我要评分
获取效率
正确性
完整性
易理解

Introduction to OmniStream

What's New

  • [2026-03-30]: Released OmniStream 1.2.0. Add the header file installation content for the dependencies used by the UDF translation tool.
  • [2025-12-30]: Released OmniStream 1.1.0. Added the task-level operator rollback mechanism in SQL scenarios, and added checkpoint and restore support for KeyedCoProcess in DataStream scenarios.
  • [2025-06-30]: Released OmniStream 1.0.0. SQL: Implemented acceleration for the Calc, GroupAgg, Join, Deduplicate, Rank, Window, and Kafka Source/Sink operators; implemented the efficient data organization method OmniVec; added support for memory and RocksDB state backends. DataStream: Implemented acceleration for the Kafka Source, Kafka Sink, Map, FlatMap, Reduce, and filter operators; implemented the UDF basic framework and UDF translation basic library; added support for the UDF automatic native framework to run stateful and stateless cases such as DataStream Wordcount; added support for the memory state backend.
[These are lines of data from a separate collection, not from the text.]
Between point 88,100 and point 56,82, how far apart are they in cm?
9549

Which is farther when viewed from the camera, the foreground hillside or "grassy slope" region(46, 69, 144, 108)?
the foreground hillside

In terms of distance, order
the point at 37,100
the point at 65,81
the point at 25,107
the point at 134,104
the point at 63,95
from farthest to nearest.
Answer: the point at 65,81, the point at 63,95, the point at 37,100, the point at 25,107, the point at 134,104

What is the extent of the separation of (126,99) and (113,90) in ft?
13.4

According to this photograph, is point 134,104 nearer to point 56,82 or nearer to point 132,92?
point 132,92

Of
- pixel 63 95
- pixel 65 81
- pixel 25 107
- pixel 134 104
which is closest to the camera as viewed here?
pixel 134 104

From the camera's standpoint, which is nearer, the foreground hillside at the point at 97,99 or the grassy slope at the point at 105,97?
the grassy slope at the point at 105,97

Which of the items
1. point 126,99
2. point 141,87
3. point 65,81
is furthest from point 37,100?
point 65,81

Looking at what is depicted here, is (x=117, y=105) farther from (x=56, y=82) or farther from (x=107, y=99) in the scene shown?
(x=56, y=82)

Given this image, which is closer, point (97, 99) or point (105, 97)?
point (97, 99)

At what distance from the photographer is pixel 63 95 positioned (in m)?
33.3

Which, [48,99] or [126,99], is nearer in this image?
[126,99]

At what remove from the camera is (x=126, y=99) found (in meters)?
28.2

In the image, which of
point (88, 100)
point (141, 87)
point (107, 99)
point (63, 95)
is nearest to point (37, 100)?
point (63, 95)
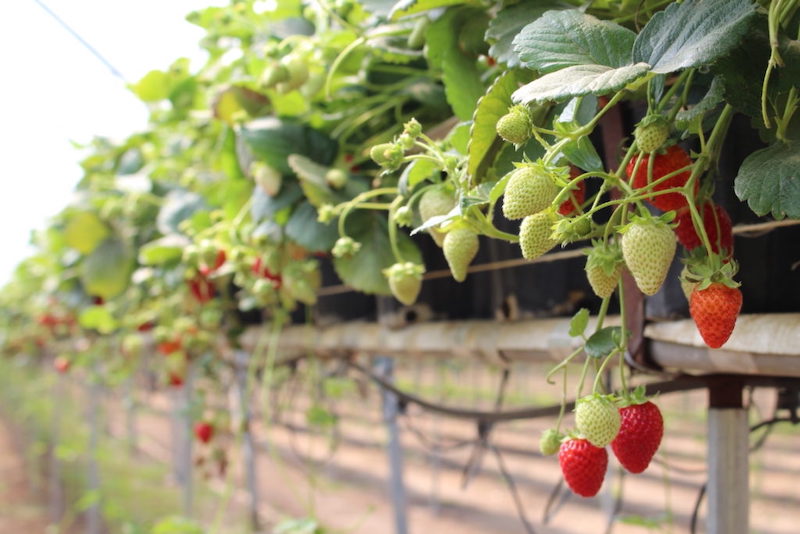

Introduction to the Project

Overview

The big data features of OmniRuntime are presented in the form of plugins to improve the performance of data loading, computing, and exchange from end to end.

Data volumes generated from Internet services have been growing much faster than CPUs' computing power. The open-source big data ecosystem is also developing on a fast track. However, diversified computing engines and open source components make it difficult to improve data processing performance throughout the lifecycle. Different big data engines use their own unique tuning policies and technologies to improve performance and efficiency. Some tuning items may be applied across multiple engines, which may cause resource contention and conflicts, reducing overall computing performance.

OmniRuntime consists of a series of features provided by Kunpeng BoostKit for Big Data in terms of application acceleration. It aims to improve the performance of end-to-end data loading, computing, and exchange through plugins, thereby improving the performance of big data analytics.

As a subfeature of OmniRuntime, OmniStream uses native code (C/C++) to implement Flink SQL operators to improve query performance. The Flink engine is reconstructed natively for enhanced performance.

It has been adapted to Flink 1.16.3.

Architecture

The OmniStream Flink Native feature uses native code (C/C++) to reconstruct the logic of Flink SQL and DataStream operators, improving query performance.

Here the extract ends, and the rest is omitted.